Most SaaS brands think their onboarding works, yet only 36% of all users reach activation. If your activation rate is less than 36%, your product most likely has learnability issues, which can be addressed by applying the cognitive walkthrough (CW) methodology.

The CW method is a cost-effective way to evaluate human-computer interaction and allows your team to assess the interface’s usability from a new user’s perspective.

With concrete data, this assessment can get even better. In this article, you’ll learn how to improve the quality of cognitive walkthrough with insightful data from Userpilot.

Assess your cognitive walkthrough strategy

To get started, what is the primary goal of your next cognitive walkthrough?

Increasing New User Activation
Boosting Feature Adoption
Improving Trial-to-Paid Conversion

Validating your assumptions

How do you currently validate the friction points found during a cognitive walkthrough?

We rely on team consensus & intuition
We wait for user support tickets
We use behavioral analytics data

Team & resources

What is the biggest challenge your team faces when performing usability reviews or a cognitive walkthrough?

It takes too long to set up and execute
It’s hard to visualize where users actually drop off
We lack a cross-functional perspective

Back your walkthroughs with precision data

Manual reviews are essential, but they are often subjective. To truly optimize your activation rate, you need to pair your cognitive walkthrough with behavioral insights. Userpilot helps you spot drop-offs, track “Happy Paths,” and fix friction points in real-time.



What is a cognitive walkthrough?

A cognitive walkthrough is a task-based usability inspection method where a team of participants steps through a product’s interface as if they were new users.

​You’ll gather a small, cross-functional team including designers, product managers, and even engineers who haven’t been too deeply involved in the specific feature. One person acts as a facilitator, guiding the session, and another as a note-taker.

​This entire session focuses solely on assessing “learnability” – how easily a first-time user can accomplish key tasks.

To make the process neutral and effective, you can establish rules like “no design discussion” or “no defending design decisions” during the walkthrough.

Unlike usability testing, it doesn’t involve real users, making it relatively quick and cheap to carry out.

Why use the cognitive walkthrough method?

​For me, the appeal of a cognitive walkthrough boils down to its practical nature and early impact. It’s a focused way to tackle product usability, especially for complex features where existing user behaviors might not apply.

Think about introducing a completely new workflow or a major redesign. Users won’t have established behavior patterns or mental models for interacting with it.

Also, because it is task-specific, a cognitive walkthrough zeroes in on whether users can figure out how to perform important actions (e.g., “add item to cart” or “find the settings”) in a new design.

It is complementary to other methods like heuristic review or user testing, focusing especially on first-time-user issues that might not be obvious from general usability guidelines.

When should you use cognitive walkthroughs?

#### [Exercise prompt]
Reproduce the passage of the article on cognitive walkthroughs between "What is the biggest" and "is a cognitive walkthrough?", inclusive. The data below has no connection to the article on cognitive walkthroughs.

#### [Recorded information]

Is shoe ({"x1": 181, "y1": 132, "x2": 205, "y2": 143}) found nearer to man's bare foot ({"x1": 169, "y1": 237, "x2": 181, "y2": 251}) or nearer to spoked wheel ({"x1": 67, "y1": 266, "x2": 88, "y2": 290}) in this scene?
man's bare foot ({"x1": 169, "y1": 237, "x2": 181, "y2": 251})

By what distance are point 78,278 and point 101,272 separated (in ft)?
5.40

#### [Exercise solution]
What is the biggest challenge your team faces when performing usability reviews or a cognitive walkthrough?

It takes too long to set up and execute
It’s hard to visualize where users actually drop off
We lack a cross-functional perspective

Back your walkthroughs with precision data

Manual reviews are essential, but they are often subjective. To truly optimize your activation rate, you need to pair your cognitive walkthrough with behavioral insights. Userpilot helps you spot drop-offs, track “Happy Paths,” and fix friction points in real-time.



What is a cognitive walkthrough?